Hi everyone! I am new to this forum and looking for opinions on whether a working line or show line German Shepherd would be right for me. I would primarily have the German Shepherd as a pet/ companion and am considering protection training courses. 

I am looking to get a German Shepherd in about a year, but am gathering as much information as possible right now to make a well-informed decision when the time comes. I would prefer the line that is healthier with a better structure. The show lines are giving me hesitation due to the sharper angulation they typically have. Any comments, insights, and opinions about the purpose of the shepherd and the health and structure of working and show lines German Shepherd are greatly appreciated.


----------



## lhczth (Apr 5, 2000)

Are you able to get to any competitions, shows or around to meet some breeders? That would be the best way to get a feel for the different lines.


----------



## ausdland (Oct 21, 2015)

Sounds like you're looking for a lower to medium drive dog which can be had with either lines from a knowledgeable breeder. Temperament, health and nerve are important.
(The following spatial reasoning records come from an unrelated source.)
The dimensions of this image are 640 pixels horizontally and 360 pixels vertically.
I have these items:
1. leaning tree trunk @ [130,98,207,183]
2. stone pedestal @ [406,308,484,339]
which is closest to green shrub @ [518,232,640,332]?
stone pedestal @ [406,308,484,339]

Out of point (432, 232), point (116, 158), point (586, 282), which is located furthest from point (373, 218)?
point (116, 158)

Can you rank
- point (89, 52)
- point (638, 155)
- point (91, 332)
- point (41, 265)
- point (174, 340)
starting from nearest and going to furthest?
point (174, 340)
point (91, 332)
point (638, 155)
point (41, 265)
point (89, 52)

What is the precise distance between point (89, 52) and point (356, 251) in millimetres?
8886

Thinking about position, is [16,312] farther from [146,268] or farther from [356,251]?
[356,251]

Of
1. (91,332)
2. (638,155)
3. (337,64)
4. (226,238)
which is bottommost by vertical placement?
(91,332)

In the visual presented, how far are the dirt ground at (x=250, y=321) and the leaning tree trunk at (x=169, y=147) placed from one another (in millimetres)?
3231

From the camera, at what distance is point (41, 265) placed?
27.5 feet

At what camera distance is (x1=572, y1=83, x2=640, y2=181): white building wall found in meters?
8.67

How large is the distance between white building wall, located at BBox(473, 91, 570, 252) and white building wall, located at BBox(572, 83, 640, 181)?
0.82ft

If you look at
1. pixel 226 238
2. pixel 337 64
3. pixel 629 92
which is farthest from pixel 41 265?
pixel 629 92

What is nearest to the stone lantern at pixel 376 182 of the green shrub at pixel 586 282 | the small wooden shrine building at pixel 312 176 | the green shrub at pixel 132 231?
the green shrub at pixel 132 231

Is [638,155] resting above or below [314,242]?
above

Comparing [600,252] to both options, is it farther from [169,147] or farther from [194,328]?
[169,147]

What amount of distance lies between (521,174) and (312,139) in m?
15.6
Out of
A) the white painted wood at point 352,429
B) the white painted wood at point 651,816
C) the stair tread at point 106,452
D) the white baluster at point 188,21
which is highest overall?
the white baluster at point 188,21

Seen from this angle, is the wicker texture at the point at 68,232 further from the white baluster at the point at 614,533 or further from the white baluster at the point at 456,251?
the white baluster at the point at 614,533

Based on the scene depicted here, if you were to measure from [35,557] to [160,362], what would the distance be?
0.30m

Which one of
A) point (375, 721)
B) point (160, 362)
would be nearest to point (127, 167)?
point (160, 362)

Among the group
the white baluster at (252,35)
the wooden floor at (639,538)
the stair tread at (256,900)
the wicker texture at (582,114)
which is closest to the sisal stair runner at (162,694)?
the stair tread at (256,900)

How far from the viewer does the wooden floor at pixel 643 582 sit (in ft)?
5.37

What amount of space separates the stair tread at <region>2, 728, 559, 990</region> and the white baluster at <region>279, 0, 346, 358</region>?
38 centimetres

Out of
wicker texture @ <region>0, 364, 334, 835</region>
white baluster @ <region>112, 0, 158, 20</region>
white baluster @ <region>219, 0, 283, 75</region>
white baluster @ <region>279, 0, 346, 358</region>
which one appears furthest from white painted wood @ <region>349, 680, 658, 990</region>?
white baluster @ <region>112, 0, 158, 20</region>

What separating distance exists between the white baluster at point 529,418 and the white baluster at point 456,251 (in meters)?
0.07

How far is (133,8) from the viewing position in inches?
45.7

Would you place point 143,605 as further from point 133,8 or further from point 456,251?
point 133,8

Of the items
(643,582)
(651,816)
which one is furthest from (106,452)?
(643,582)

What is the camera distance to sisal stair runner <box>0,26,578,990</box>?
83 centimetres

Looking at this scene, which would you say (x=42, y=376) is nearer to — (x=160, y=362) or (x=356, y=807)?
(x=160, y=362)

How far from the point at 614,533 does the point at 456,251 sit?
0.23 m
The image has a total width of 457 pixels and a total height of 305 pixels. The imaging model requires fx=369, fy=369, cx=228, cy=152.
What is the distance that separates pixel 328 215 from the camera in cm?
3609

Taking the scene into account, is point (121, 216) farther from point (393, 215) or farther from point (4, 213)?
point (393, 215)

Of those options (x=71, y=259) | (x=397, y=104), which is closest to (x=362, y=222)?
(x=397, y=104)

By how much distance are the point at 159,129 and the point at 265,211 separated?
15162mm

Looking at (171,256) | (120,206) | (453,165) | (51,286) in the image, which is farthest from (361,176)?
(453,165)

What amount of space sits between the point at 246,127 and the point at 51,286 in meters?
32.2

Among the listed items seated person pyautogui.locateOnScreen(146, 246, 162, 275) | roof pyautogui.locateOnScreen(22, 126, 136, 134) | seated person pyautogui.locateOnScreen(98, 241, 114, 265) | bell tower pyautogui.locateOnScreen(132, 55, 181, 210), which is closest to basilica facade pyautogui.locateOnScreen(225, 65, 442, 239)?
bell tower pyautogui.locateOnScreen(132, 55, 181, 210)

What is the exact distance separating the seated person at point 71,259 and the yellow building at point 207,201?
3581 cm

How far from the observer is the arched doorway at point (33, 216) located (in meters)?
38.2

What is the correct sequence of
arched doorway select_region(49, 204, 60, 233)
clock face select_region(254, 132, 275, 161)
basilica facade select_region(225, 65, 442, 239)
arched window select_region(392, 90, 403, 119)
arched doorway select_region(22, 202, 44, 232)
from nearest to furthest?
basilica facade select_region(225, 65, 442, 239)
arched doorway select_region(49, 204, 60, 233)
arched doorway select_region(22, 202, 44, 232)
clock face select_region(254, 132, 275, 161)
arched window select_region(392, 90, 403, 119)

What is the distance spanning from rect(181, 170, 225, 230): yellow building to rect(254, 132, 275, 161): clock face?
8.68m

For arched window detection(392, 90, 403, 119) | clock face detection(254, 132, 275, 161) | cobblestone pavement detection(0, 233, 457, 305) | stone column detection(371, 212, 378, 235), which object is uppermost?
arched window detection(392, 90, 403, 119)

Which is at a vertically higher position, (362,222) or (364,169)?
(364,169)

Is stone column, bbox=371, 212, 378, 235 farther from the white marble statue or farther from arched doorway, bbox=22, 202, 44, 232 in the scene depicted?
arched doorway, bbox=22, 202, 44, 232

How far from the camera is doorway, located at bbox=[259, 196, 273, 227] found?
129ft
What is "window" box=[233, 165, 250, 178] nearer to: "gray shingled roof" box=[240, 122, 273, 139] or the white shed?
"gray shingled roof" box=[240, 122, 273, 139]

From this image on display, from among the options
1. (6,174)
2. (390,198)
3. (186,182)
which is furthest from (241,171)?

Protection training courses follow obedience training courses.


----------



## state31 (Jul 8, 2019)

Where can I find when competitions or shows are happening?


----------



## Nigel (Jul 10, 2012)

Search through the link for your area.
https://www.germanshepherddog.com/events-new/

If you post your general location others may offer up more suggestions.

Getting out and seeing the dogs work is a good idea, but also take a look at how they behave off the field. Some dogs can look good while working, but can be difficult to live with as a pet. There are significant differences between WL and showlines imop. We have both, I prefer WL's and my wife loves her west German showlines.


----------



## crittersitter (Mar 31, 2011)

OK. Are we talking American Show Lines or West German Show Lines? Also, West German Working Lines or Czech/DDR Working Lines? The best GSD I ever had was West German Show Lines. My American Show Lines (champion lines) is a hot mess, smart, beautiful but neurotic as **** with zero recall and no desire to please or protect . And the verdict is still out on my 1 yo that's a West German Show Lines/West German Working Lines cross but I think he's going to be a real keeper too. It all depends on what you are looking for in a GSD.


----------



## state31 (Jul 8, 2019)

West German Show lines and either West German Working Lines or Czech/DDR Working Lines. What is the main difference between West German and Czech/ DDR working lines?


----------